* **Lista de atividades**
1) Por favor, traduza para o inglês esta frase do texto sobre corpos mastectomizados: "Os relatos contribuíram para uma interpretação da feminilidade associada à autoestima, à maternidade, à sexualidade e às relações institucionais."
2) Liste as palavras-chave que aparecem no texto sobre corpos mastectomizados.

* **Texto fornecido**
Corpos mastectomizados: reconstruções da feminilidade
Câncer de Mama; Mastectomia; Feminilidade; Gênero;
A pesquisa investigou as representações de feminilidade autoatribuídas por 10 mulheres cis entrevistadas sobre as vivências com o câncer de mama, particularmente no que diz respeito ao procedimento cirúrgico de reconstrução mamária. As colaboradoras compartilharam a experiência com a enfermidade, passando pela trajetória de um cuidado de si, da incorporação de práticas preventivas, do diagnóstico ao tratamento, e das implicações da mastectomia, quando indicado tal procedimento, sobre a imagem corporal. Os relatos contribuíram para uma interpretação da feminilidade associada à autoestima, à maternidade, à sexualidade e às relações institucionais. Foi possível compreender reconstruções da feminilidade nas vivências com o campo médico e a rede de apoio e proteção, implicadas em um conjunto de interpelações, hegemonicamente constitutivo de uma "cultura rosa", com efeitos sobre a autoidentificação como paciente oncológica, o cuidado de si e as percepções corporais. Sendo assim, a feminilidade é atravessada de modo a caracterizar uma luta permanente pela cura, na "batalha" pela sobrevida, seguidos os exames protocolares, e na encarnação de outros significados das mamas conforme os procedimentos estéticos garantidos. Daí, a feminilidade como um sofrimento social. Se há uma representação hegemônica visto a orientação de uma intervenção cirúrgica com implante de silicone, a reconstrução mamária não vai significar a garantia da feminilidade, tal como expresso na legislação, e sim um estado de alma, expresso um processo de encarnação constitutivo de um novo esquema corporal. Uma cultura somática neste contexto do câncer de mama expressa outras feminilidades sobre a visibilidade de um corpo sem mamas. Logo, o reconhecimento das desigualdades produzidas contribui para um debate sobre estima e moralidade de modo a combater efeitos de gênero que constrangem mulheres ora a disfarçarem um corpo sem mamas, seja com próteses externas, ora a sentirem-se obrigadas a aceitar os riscos de procedimentos cirúrgicos reconstrutivos com enchimento.

* **Dados armazenados**

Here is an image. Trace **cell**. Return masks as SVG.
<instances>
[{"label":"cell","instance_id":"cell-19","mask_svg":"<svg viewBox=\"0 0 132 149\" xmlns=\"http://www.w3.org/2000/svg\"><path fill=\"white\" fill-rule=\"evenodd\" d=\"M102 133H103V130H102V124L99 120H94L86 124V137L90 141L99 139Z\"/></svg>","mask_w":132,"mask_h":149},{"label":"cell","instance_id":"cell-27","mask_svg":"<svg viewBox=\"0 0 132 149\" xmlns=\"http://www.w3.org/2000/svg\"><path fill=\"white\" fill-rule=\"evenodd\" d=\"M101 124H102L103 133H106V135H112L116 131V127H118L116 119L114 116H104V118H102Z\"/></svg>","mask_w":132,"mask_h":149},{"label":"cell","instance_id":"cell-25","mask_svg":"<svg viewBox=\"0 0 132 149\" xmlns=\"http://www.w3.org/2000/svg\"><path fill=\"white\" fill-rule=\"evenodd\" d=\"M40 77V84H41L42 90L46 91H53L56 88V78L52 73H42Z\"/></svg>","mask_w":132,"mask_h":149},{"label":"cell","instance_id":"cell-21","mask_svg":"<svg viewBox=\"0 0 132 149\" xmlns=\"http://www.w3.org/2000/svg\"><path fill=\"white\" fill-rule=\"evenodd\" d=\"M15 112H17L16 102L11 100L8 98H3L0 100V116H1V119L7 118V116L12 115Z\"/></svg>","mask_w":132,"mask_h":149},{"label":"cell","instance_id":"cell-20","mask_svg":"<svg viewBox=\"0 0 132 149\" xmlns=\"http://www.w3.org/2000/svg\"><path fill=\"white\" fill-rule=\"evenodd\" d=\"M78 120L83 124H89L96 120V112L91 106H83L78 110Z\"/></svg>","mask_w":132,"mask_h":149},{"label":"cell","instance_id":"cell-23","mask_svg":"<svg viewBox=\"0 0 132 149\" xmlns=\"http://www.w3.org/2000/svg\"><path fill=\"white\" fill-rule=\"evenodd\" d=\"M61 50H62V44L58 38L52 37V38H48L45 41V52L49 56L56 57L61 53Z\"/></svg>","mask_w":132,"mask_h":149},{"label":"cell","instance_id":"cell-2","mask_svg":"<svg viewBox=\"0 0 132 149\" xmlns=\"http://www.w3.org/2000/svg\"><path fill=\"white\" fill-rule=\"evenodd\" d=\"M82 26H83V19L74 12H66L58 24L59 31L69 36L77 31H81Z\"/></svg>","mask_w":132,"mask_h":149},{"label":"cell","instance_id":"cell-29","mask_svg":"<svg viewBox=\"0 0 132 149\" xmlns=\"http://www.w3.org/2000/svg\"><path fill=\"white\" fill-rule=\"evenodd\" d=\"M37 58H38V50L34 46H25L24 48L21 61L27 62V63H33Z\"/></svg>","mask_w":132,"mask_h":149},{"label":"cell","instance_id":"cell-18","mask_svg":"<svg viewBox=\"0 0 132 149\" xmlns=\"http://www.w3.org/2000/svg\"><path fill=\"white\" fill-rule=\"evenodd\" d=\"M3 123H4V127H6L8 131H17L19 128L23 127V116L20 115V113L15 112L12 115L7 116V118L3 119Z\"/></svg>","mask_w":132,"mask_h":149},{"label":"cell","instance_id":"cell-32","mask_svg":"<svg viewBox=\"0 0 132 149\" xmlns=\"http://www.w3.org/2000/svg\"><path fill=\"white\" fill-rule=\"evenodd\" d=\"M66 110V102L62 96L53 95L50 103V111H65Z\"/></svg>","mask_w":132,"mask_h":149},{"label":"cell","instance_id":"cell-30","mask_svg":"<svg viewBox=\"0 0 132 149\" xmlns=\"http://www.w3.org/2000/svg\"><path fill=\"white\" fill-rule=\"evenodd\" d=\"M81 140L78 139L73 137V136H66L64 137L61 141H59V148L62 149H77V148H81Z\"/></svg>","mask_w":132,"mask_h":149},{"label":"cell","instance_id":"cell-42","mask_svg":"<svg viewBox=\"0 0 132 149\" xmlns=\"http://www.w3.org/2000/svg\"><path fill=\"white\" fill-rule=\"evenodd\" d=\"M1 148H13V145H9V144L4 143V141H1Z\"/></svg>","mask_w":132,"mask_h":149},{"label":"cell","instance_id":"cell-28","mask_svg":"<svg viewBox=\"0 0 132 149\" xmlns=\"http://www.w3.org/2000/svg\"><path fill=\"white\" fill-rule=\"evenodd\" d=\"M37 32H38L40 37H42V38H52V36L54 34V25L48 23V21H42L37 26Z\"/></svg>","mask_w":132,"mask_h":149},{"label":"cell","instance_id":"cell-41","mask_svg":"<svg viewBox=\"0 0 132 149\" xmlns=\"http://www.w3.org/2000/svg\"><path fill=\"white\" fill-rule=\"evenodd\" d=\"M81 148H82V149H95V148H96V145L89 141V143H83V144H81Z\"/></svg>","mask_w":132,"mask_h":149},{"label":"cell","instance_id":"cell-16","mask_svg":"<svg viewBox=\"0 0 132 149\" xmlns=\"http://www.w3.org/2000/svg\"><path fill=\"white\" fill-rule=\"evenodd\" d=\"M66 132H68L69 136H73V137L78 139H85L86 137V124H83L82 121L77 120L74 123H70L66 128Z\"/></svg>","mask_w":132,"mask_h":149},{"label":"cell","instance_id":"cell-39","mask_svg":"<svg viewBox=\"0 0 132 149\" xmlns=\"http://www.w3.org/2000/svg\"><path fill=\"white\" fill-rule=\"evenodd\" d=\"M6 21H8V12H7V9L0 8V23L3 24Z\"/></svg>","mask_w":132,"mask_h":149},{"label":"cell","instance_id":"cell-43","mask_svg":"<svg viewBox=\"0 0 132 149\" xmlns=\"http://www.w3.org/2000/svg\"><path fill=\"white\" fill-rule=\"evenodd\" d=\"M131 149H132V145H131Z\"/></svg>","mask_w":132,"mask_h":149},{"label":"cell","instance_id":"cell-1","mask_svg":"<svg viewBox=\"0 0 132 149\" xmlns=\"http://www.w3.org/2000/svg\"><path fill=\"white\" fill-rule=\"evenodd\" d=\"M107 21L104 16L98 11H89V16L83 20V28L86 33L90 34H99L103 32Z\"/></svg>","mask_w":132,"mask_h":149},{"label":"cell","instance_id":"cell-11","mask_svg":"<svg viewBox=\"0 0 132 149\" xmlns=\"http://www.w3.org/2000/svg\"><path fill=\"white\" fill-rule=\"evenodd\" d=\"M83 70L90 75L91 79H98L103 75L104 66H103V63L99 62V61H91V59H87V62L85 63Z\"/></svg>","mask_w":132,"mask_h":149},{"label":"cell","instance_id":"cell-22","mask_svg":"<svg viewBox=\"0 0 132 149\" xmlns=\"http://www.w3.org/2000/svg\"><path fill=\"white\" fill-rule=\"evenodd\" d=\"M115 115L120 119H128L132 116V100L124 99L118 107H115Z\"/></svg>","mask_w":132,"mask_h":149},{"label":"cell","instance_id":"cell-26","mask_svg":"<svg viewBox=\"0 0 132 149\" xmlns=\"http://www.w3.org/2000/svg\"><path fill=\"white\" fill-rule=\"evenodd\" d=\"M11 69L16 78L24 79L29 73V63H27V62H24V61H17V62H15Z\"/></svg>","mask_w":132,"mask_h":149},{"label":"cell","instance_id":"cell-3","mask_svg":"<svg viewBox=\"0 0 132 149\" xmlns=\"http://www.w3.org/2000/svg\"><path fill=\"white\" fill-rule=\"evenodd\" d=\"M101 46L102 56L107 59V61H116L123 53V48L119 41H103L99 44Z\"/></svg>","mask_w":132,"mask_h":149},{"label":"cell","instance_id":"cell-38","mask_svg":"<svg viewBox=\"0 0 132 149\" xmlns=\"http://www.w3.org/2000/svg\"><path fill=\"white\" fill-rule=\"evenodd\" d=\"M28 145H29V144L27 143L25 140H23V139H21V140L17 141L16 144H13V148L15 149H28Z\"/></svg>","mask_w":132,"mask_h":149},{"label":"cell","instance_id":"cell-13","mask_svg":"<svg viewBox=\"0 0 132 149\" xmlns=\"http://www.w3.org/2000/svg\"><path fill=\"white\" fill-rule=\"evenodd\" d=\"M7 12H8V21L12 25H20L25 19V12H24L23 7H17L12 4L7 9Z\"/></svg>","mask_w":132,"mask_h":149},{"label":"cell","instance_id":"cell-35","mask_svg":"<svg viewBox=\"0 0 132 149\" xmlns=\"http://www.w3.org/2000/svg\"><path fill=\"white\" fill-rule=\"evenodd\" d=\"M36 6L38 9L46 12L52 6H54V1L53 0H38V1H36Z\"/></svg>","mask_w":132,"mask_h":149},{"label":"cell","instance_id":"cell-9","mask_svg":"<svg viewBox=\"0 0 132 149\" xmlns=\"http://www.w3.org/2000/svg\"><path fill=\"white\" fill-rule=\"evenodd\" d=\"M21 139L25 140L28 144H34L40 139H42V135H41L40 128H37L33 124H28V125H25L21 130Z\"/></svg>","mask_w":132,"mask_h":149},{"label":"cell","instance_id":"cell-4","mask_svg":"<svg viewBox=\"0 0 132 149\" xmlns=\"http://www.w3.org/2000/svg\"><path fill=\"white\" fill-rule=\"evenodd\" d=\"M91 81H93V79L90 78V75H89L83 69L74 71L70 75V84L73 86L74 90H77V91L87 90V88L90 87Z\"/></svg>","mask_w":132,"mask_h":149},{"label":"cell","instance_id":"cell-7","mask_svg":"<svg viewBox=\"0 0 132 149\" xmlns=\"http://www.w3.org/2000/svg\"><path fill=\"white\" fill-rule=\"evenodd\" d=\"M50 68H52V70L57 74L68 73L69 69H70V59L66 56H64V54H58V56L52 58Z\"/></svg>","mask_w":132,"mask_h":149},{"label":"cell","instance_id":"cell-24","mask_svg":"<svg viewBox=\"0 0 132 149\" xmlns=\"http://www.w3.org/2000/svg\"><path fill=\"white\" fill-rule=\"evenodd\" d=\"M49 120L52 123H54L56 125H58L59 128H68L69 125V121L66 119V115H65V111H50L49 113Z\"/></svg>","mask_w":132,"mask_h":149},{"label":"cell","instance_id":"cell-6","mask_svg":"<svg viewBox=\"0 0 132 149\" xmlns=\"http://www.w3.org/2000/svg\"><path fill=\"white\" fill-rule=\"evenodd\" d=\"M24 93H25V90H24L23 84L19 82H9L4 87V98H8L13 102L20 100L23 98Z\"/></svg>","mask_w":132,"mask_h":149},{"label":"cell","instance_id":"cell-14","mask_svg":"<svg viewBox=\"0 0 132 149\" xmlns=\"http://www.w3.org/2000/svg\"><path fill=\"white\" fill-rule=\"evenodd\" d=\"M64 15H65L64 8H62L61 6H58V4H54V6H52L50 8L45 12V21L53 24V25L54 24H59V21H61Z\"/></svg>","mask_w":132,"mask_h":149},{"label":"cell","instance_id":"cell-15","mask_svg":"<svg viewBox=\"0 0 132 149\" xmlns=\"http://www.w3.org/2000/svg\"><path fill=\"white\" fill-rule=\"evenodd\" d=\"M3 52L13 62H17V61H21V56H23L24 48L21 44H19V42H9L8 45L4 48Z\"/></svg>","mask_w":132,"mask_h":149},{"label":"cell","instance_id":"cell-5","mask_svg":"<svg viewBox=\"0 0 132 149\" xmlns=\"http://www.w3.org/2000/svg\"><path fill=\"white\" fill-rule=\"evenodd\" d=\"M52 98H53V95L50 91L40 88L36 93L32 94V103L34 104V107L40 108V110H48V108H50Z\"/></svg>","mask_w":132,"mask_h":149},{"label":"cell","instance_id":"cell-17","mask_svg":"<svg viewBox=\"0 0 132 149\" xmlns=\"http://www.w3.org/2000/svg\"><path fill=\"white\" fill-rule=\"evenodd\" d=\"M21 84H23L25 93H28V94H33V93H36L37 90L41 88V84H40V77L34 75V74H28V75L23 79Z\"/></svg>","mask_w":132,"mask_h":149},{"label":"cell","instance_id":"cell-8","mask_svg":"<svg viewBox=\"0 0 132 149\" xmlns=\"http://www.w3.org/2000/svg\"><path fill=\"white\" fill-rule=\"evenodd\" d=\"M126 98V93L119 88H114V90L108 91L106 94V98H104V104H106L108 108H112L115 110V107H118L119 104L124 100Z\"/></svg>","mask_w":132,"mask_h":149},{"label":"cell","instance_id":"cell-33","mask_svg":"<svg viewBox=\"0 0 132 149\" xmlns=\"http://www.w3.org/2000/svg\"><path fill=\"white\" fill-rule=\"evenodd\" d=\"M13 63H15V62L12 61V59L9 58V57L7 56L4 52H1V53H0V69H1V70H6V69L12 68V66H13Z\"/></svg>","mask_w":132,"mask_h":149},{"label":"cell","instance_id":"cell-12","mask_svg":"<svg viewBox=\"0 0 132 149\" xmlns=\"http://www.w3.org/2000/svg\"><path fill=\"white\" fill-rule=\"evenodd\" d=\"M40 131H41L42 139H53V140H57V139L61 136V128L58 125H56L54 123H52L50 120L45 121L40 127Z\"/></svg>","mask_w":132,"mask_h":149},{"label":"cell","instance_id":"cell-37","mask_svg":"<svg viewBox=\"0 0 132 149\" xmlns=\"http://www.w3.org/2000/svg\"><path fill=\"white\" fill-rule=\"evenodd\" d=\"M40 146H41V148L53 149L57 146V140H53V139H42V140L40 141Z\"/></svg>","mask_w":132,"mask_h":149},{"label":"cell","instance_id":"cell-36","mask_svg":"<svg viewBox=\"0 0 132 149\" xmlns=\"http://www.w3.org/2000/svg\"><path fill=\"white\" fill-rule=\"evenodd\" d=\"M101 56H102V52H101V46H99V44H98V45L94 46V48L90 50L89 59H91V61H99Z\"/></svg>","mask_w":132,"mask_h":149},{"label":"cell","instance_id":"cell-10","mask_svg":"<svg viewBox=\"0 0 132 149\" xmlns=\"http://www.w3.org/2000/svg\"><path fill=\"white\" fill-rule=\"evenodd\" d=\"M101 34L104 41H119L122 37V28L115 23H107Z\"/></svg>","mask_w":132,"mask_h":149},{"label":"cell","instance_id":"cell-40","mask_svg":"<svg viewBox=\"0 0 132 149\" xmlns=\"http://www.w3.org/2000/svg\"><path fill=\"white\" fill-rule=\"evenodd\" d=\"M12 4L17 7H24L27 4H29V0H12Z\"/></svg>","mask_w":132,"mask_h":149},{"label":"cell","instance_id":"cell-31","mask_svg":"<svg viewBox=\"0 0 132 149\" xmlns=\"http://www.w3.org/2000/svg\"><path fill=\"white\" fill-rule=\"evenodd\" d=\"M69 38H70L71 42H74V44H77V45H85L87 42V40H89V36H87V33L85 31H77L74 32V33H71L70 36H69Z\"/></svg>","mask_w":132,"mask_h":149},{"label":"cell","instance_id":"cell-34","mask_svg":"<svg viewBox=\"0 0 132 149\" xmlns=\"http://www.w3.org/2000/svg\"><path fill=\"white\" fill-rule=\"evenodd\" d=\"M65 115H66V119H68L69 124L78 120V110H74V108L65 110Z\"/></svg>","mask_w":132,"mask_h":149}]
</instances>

* **Respostas às tarefas**
1) The accounts contributed to an interpretation of femininity associated with self-esteem, motherhood, sexuality, and institutional relationships.

2) Câncer de Mama; Mastectomia; Feminilidade; Gênero